Se é o próprio presidente da empresa que
o diz... está dito. Mas Francisco de Lemos José Maria não se limita a
identificar os problemas. Avança com as soluções contidas num
"catecismo" a ser seguido pelas recém-empossadas lideranças dos
negócios para o período 2015-2017, durante o qual o principal desafio é "o
resgate da eficiência empresarial".
Para o presidente da Sonangol, o resgate
da eficiência empresarial passa pelo "divórcio com o passado e o início de
uma era diferente" consubstanciada numa "mudança de cultura",
com "o renegar da cultura de 'dependência de terceiros' e a 'adopção da
cultura de esforço, da inteligência, da inovação e do empreendedorismo".
Entre as novas práticas orientadas por Francisco de Lemos, chamaram-me
particularmente à atenção as referentes à obrigatoriedade de concurso público
para compras superiores 1 milhão USD e, sobretudo, para aquisição de
combustíveis, gás butano, lubrificantes e asfaltos no mercado no mercado
internacional.
Confesso-me estupefacto. Em qualquer
empresa, a realização de concursos públicos é uma prática corrente. Pelos
vistos não era assim na maior empresa do País, um 'Estado dentro do Estado',
como muita gente lhe chamou. E só agora deram por isso? Criada em 1976, como
uma empresa estatal vocacionada para gerir a exploração dos recursos de
hidrocarbonetos em Angola, a Sonangol transformou-se nos últimos anos num
autêntico conglomerado multinacional, com interesses em múltiplas áreas de
negócio, além dos hidrocarbonetos, em vários países.

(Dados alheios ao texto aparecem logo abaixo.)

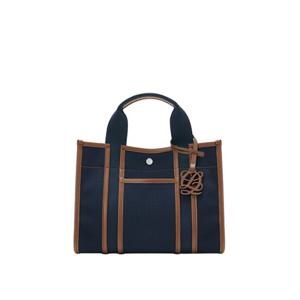 [루이까또즈]캔버스 토트백 HT1SO07NA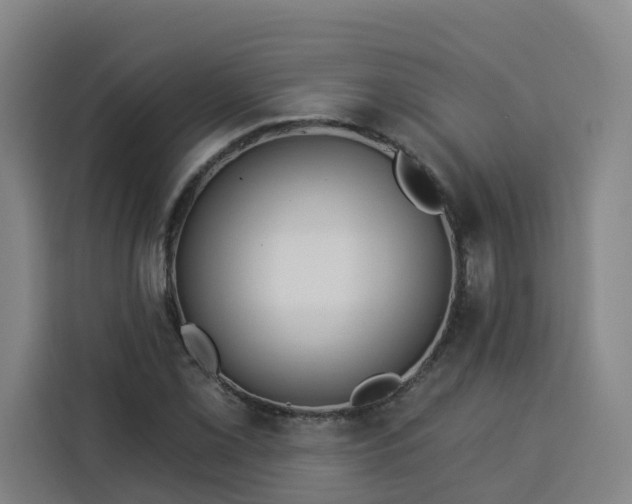 X0000113531069200910021325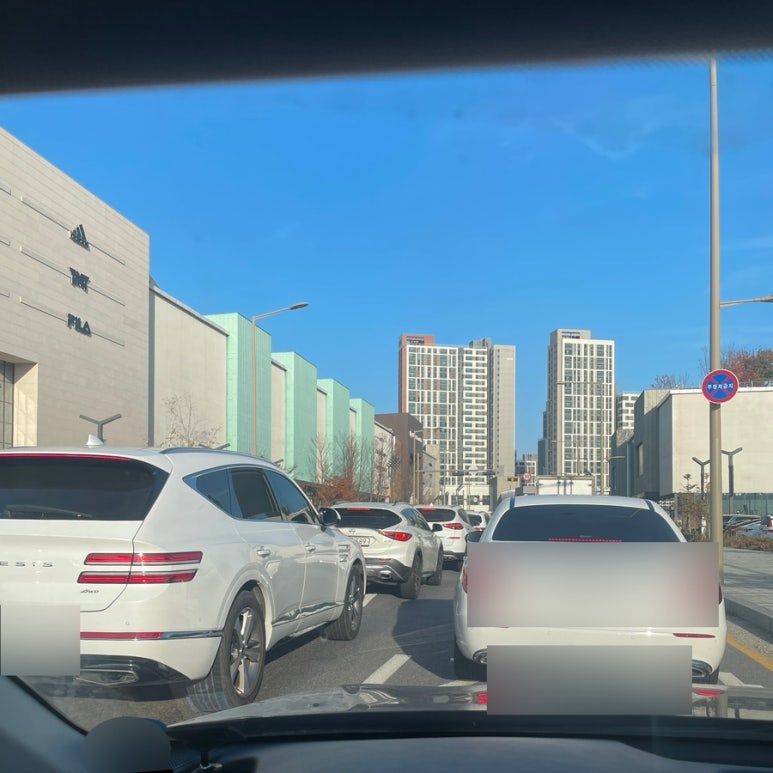 베즐리 남양주점 이미지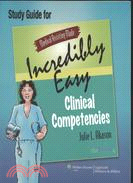 Clinical Competencies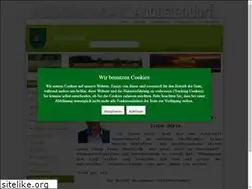Sites similar to augustendorf.net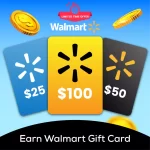 Earn-Walmart-Gift-Card-smreviewblog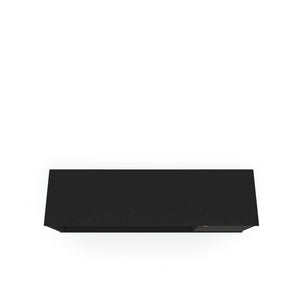 Liberty - TV Stand With Open / Concealed Storage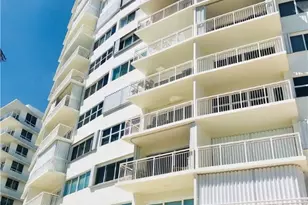 710 N Ocean Blvd, Pompano Beach, FL 33062 - Photo 18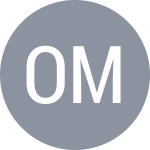 Омицинский Евгений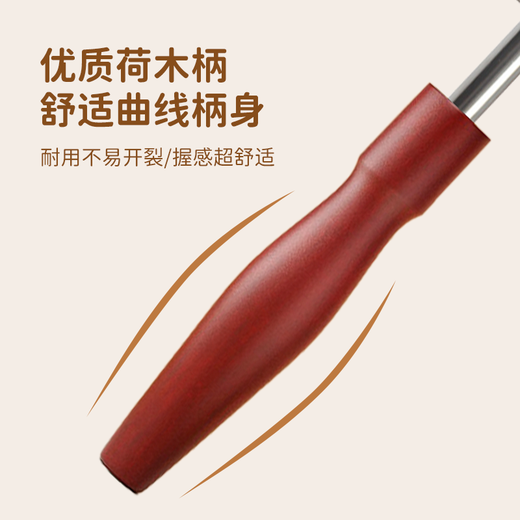 Maltese comb special comb small face comb tear stained face comb dog fleas small dog artifact pet combing massage pet mini facial comb + steel needle air cushion comb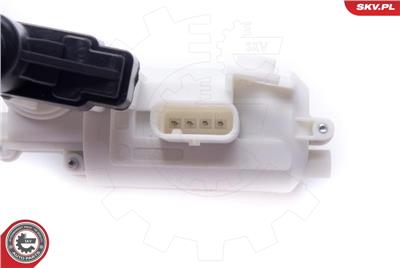 ESEN SKV 60SKV131 EAN: 5903968434823.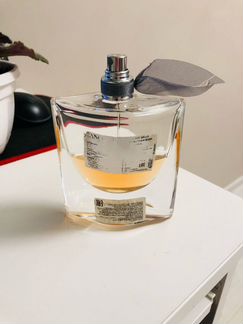 Lancome La Vie Est Belle 75ml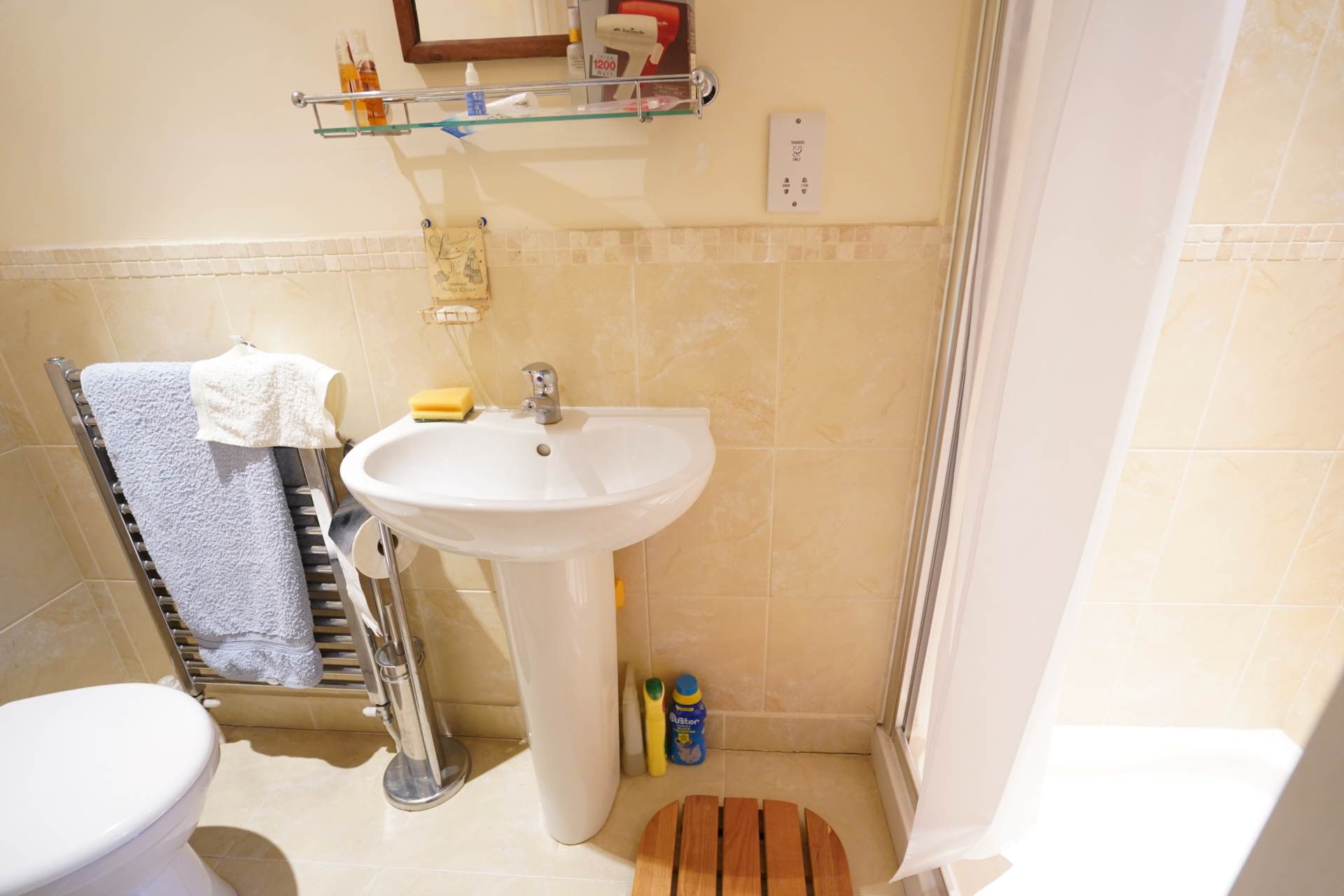 Wallands Park Rise, Lewes, Image 10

Como tudo na vida, a estratégia empresarial
seguida até aqui pela Sonangol foi questionada, em especial as suas incursões
por áreas de negócio totalmente estranhas ao seu core business. Mas os
responsáveis da empresa sempre se defenderam, dizendo que os resultados globais
dessa estratégia foram um sucesso, tendo guindado a Sonangol a patamares
dificilmente imagináveis há uns anos. Afinal, soube-se agora, a rainha vai nua.